You had a pretty remarkable encounter with ibogaine. What was your experience like, and what led you to try it?

I was an opioid-dependent person for 7 years, from when I was 20 to when I was 27.

I had been through all of the typical mainstream treatments. I went to jail and was sent to rehab there, and of course I went to a million 12-step groups. I kept trying, but none of it ever really clicked for me.

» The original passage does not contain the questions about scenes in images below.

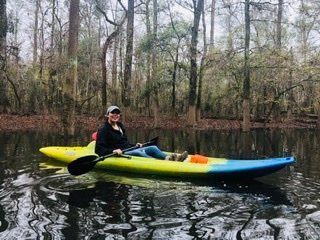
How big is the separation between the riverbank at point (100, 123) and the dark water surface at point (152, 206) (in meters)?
10.8

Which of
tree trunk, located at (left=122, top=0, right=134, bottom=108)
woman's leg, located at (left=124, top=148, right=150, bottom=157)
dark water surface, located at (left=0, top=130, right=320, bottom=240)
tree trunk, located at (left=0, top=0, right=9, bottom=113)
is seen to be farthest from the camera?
tree trunk, located at (left=122, top=0, right=134, bottom=108)

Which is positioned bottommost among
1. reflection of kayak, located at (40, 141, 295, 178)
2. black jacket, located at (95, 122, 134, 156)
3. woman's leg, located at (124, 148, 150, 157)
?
reflection of kayak, located at (40, 141, 295, 178)

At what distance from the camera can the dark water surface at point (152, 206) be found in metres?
3.98

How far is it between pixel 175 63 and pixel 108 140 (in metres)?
14.7

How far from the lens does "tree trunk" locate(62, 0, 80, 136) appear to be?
40.5 feet

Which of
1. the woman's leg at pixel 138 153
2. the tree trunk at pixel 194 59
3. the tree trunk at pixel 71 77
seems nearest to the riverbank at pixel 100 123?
the tree trunk at pixel 194 59

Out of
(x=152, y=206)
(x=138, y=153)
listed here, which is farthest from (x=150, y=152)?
(x=152, y=206)

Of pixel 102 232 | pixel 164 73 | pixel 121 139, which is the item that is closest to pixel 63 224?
pixel 102 232

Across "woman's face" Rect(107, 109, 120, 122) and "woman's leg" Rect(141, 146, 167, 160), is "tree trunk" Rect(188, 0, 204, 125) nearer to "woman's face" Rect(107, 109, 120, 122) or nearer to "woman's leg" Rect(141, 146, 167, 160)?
"woman's leg" Rect(141, 146, 167, 160)

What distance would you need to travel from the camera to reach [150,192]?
576 cm

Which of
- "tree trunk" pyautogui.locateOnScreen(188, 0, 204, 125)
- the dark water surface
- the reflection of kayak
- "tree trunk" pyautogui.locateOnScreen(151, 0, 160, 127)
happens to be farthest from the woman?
"tree trunk" pyautogui.locateOnScreen(151, 0, 160, 127)

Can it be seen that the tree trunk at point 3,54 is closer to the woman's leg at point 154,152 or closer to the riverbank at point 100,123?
the riverbank at point 100,123

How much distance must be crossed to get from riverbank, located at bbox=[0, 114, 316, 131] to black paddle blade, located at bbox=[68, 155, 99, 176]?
10886 millimetres

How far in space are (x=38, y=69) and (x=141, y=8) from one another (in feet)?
22.4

I would have periods of time where I wouldn’t be doing opiates. When I was 25, I went to India for a while and wasn’t doing any drugs there, and then after that I moved to Bogotá, the capital of Colombia. I wasn’t doing any drugs when I first got there, but I figured out pretty quickly that I could buy whatever prescription opioids I wanted over the counter with no prescription, which was quite a discovery for an opiate enthusiast.

I kind of just went to town. I had all the fentanyl I could want, all the morphine, Dilaudid, all of it.

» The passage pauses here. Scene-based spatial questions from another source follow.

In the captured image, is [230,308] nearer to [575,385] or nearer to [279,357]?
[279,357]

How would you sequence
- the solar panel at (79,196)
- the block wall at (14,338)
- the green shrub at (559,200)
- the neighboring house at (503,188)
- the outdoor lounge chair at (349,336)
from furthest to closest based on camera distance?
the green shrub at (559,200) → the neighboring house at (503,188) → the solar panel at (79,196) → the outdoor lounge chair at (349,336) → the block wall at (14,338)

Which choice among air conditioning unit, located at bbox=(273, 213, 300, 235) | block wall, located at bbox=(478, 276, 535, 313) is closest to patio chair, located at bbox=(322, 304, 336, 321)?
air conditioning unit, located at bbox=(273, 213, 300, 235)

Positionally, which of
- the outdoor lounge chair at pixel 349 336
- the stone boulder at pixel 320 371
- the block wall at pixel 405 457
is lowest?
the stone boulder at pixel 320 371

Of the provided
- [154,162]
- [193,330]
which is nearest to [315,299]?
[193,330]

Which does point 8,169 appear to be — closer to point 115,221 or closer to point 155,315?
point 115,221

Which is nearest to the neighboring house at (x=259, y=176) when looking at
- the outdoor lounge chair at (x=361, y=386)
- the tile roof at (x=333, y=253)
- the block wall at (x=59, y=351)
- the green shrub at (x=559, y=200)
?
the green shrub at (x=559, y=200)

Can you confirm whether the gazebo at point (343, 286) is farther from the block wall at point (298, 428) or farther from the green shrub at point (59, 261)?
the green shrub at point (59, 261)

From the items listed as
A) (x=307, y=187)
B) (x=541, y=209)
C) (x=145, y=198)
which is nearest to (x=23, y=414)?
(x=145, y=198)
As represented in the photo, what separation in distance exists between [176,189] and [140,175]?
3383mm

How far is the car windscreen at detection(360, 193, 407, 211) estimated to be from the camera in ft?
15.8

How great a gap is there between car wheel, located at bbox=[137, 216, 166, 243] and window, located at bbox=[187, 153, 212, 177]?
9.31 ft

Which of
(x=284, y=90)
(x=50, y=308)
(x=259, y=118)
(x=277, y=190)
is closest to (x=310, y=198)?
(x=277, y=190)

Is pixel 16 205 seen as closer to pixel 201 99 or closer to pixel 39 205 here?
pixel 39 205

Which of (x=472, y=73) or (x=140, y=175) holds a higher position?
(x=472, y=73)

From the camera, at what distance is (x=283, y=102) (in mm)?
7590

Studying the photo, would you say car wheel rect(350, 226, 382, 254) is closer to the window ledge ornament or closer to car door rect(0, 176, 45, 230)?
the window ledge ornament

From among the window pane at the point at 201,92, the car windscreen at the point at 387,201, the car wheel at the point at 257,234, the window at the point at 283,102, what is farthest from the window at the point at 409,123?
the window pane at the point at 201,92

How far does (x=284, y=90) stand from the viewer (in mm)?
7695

Somehow, I had always been close to psychedelics from a young age. My first acid trip was at 15. I don’t know why, it was just like a random thing, but I always had these people around me who were very interested in psychedelics. So I had actually heard about iboga maybe like 3 or 4 years before I used it.

When I was in Colombia, I was on really high amounts of fentanyl. I finally got to the point where I had as many drugs as I could want and I was like, “You know, this actually sucks. I’m in a really dark place and it’s time to get out of this.” I knew I needed to figure out how to take ibogaine.

I didn’t really want to tell my family what was going on because I had already put them through so much and I thought they were probably exhausted with me. A good friend talked me into telling my mom that I wanted to try ibogaine, and my mom said, “Yes, let’s do it.” No question about it. She just knew that it was the right thing.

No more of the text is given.